━━━━━ EXTRACTED ENTRIES

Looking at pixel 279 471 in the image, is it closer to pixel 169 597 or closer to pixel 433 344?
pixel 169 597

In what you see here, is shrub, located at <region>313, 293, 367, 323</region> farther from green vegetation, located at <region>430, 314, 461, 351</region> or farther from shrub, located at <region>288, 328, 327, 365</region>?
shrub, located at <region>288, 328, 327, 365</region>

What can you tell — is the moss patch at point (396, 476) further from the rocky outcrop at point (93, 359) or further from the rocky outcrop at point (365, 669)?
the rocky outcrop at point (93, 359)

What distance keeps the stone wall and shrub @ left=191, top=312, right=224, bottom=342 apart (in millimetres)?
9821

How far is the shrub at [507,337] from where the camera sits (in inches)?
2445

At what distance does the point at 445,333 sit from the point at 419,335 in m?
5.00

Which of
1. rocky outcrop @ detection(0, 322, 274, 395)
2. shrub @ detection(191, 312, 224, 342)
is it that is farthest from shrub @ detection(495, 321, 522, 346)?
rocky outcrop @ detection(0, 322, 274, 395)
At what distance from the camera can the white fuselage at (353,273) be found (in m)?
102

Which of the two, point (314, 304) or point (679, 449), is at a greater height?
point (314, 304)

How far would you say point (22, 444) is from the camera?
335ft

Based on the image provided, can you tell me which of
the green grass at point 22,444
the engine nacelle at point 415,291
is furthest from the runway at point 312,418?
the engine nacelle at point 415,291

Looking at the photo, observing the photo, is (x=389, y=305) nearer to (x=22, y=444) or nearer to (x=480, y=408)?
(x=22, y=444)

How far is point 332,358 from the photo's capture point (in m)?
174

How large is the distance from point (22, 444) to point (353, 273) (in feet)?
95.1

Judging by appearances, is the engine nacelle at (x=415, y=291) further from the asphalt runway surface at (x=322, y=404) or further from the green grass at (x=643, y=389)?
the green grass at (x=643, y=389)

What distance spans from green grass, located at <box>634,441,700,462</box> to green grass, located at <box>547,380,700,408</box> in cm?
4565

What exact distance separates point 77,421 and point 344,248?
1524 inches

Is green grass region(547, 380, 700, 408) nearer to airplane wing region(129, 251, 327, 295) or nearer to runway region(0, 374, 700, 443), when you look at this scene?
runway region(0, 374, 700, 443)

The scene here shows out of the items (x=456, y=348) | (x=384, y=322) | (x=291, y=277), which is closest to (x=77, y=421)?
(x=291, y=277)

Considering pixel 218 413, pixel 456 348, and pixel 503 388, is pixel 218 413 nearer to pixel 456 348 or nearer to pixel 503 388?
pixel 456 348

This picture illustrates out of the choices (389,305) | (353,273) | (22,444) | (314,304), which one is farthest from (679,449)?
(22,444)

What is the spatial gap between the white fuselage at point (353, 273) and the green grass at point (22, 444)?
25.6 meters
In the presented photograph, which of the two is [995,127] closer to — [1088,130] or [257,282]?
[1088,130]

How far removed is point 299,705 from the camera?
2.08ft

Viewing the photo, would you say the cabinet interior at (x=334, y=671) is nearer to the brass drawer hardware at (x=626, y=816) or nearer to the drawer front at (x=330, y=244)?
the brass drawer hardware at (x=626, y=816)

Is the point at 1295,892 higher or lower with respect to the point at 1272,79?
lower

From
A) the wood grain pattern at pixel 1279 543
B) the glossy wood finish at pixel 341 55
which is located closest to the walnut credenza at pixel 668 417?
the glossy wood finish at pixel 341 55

━━━━━━━━━━

### TASK:
Recast the stretch of the data from the line containing "In the presented" through the end of the data as a Markdown table with the columns Row and Line, leaving out blank lines.

### RESPONSE TO THE TASK:
| Row | Line |
|---|---|
| 1 | In the presented photograph, which of the two is [995,127] closer to — [1088,130] or [257,282]? |
| 2 | [1088,130] |
| 3 | How far removed is point 299,705 from the camera? |
| 4 | 2.08ft |
| 5 | Viewing the photo, would you say the cabinet interior at (x=334, y=671) is nearer to the brass drawer hardware at (x=626, y=816) or nearer to the drawer front at (x=330, y=244)? |
| 6 | the brass drawer hardware at (x=626, y=816) |
| 7 | Is the point at 1295,892 higher or lower with respect to the point at 1272,79? |
| 8 | lower |
| 9 | From |
| 10 | A) the wood grain pattern at pixel 1279 543 |
| 11 | B) the glossy wood finish at pixel 341 55 |
| 12 | which is located closest to the walnut credenza at pixel 668 417? |
| 13 | the glossy wood finish at pixel 341 55 |